La 2^ Commissione permanente del Senato della Repubblica il 29 aprile 2014 ha espresso parere favorevole sullo schema di decreto legislativo.

 


La V Commissione permanente della Camera dei Deputati ha espresso parere favorevole l’8 aprile 2014.

La II  Commissione permanente della Camera dei Deputati, in data 15 maggio 2014, ha espresso parere favorevole con condizioni.
Al riguardo, si rileva che le condizioni di cui alle lettere a) e b) del parere reso sono state accolte.
Quanto alla lettera a), in attuazione dell’articolo 4, par. 5, della direttiva, si introduce il comma 1 bis all’articolo 293  ed all’articolo 386 del c.p.p. e si prevede la possibilità che l’informazione sui diritti avvenga oralmente, qualora la comunicazione scritta non sia prontamente disponibile in una lingua conosciuta dall’indagato o dall’imputato, fatta salva la successiva  consegna della comunicazione dei diritti, per iscritto, che deve essere comunque fornita senza ritardo.
Anche la condizione di cui alla lettera b) è stata accolta, essendo stata eliminata la sanzione di nullità degli atti successivi in caso di mancata consegna per iscritto della comunicazione dei diritti, sostituita da un meccanismo di verifica da parte del giudice, al suo primo contatto con l’arrestato, circa la tempestiva e compiuta informazione dei diritti da parte della polizia giudiziaria.
Quanto invece alla condizione  di cui alla lettera c), non si è ritenuto necessario accoglierla in quanto la prescrizione di cui all’articolo 4, par. 3, della direttiva -  nel punto in cui prevede che l’arrestato venga prontamente informato sul diritto ad ottenere un riesame della detenzione o di presentare una domanda di libertà provvisoria – risulta soddisfatta dalla lettera i) del comma 1 degli articoli 293 e 386 del c.p.p., così come novellati dallo schema di decreto in esame.
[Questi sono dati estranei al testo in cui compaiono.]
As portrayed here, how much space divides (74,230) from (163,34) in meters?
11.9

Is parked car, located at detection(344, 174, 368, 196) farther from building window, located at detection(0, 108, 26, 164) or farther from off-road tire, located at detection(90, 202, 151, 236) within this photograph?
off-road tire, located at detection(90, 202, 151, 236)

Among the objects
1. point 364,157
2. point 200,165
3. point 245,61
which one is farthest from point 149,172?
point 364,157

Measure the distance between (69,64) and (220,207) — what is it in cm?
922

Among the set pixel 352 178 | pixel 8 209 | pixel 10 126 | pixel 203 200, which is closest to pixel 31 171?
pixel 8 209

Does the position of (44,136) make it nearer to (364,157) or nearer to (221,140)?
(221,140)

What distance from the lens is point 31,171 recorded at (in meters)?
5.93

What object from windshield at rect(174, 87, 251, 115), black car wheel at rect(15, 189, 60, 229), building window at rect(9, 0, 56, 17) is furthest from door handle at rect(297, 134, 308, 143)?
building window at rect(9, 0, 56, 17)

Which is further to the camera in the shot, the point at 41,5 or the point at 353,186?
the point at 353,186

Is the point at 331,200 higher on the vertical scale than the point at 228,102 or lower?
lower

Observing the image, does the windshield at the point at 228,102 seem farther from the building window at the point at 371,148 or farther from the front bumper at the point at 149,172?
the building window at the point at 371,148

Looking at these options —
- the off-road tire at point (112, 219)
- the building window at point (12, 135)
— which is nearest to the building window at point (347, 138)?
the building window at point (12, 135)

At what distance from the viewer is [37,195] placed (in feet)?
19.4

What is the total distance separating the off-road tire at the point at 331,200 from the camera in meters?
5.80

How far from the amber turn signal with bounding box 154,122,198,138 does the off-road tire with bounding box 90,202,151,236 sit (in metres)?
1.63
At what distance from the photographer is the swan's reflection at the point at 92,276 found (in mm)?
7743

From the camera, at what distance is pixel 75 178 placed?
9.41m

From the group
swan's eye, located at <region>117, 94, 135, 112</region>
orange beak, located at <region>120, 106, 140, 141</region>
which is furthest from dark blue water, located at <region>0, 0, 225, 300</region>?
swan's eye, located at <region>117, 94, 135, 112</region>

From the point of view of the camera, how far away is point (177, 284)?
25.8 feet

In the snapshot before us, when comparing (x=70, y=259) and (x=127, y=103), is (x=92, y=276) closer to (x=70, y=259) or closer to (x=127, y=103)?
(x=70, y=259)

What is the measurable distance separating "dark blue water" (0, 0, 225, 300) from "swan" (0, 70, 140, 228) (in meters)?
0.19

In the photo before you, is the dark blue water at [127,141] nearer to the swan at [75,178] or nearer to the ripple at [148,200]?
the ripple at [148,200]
La XIV  Commissione permanente della Camera dei Deputati, in data 15 maggio 2014, ha espresso parere favorevole con una condizione ed un’osservazione.
Quanto alla condizione, la stessa riproduce gli stessi rilievi formulati alla lett. a) dalla II Commissione, ed è stata pertanto accolta in virtù delle argomentazioni già espresse in quella sede.   
Quanto invece all’osservazione formulata, circa l’opportunità di garantire la gratuità delle copie relative all’attività di indagine, deve osservarsi come il considerando n. 34 della direttiva, nel richiedere la gratuità dell’accesso alla documentazione relativa all’indagine, fa salve le disposizioni del diritto nazionale che prevedono diritti di copia o di spedizione degli atti.
Il nostro ordinamento interno appare pertanto già conforme alla direttiva, poiché prevede l’accesso gratuito agli atti ed il pagamento dei soli diritti per l’estrazione di copia (art. 40 del d.P.R. 30 maggio del 2002, n. 115), operando un adeguato bilanciamento tra l’esigenza di garantire i diritti di difesa nel processo penale ed il contenimento della spesa pubblica.